- _Explore the material_
- 1) In the Haiti article, on what date did President Joe Biden announce he would not honor the interim government's request for U.S. troops?
- 2) Retype the part of the Haiti article that begins at the words "Haiti’s President Jovenel" and stops after "and stay out.".

- _Selected passage_
....................
Haiti’s President Jovenel Moise sits with his wife Martine during his swearing-in ceremony at Parliament in Port-au-Prince, Haiti, Feb. 7, 2017. Moise was sworn-in as president for the next fi ve years after a bruising two-year election cycle, inheriting a struggling economy and a deeply divided society. AP Photo/Dieu Nalio Chery

After the tragic assassination of Haitian President Jovenel Moïse there’s been a call for the United States to bring U.S. troops on the ground in the midst of this political chaos. Haiti remains without an elected leader, and the country faces poverty and violence. But due to the historical backdrop of American meddling in Haitian affairs and charges of American agencies involved in an apparent coup attempt, many are calling for America to take its hands out of Haiti’s affairs … and stay out.

President Joe Biden announced July 15 he would not honor Haiti’s interim government’s request for U.S. troops at this time.

“We’re only sending American Marines to our embassy,“ Mr. Biden said during a news conference. The idea of sending American forces to Haiti is not on the agenda.”
....................
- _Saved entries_
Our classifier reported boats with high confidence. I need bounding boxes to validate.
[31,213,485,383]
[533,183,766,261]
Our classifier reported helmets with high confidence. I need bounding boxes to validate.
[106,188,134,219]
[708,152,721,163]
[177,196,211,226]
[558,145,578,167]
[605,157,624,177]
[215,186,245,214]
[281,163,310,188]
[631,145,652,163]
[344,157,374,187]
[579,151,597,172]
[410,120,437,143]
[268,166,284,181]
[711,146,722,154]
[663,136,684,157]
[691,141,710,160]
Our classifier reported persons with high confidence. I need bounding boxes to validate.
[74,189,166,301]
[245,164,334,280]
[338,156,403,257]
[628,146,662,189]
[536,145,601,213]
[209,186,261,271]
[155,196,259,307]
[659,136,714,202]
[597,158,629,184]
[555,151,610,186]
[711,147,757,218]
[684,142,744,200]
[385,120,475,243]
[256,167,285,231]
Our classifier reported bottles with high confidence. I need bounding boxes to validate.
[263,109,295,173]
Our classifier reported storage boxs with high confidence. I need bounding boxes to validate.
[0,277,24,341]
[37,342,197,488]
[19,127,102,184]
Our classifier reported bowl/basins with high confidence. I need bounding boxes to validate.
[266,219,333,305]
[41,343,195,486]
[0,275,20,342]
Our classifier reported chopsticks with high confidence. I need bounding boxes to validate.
....................
- _Answers for the tasks_
- 1) July 15

- 2)
Haiti’s President Jovenel Moise sits with his wife Martine during his swearing-in ceremony at Parliament in Port-au-Prince, Haiti, Feb. 7, 2017. Moise was sworn-in as president for the next fi ve years after a bruising two-year election cycle, inheriting a struggling economy and a deeply divided society. AP Photo/Dieu Nalio Chery

After the tragic assassination of Haitian President Jovenel Moïse there’s been a call for the United States to bring U.S. troops on the ground in the midst of this political chaos. Haiti remains without an elected leader, and the country faces poverty and violence. But due to the historical backdrop of American meddling in Haitian affairs and charges of American agencies involved in an apparent coup attempt, many are calling for America to take its hands out of Haiti’s affairs … and stay out.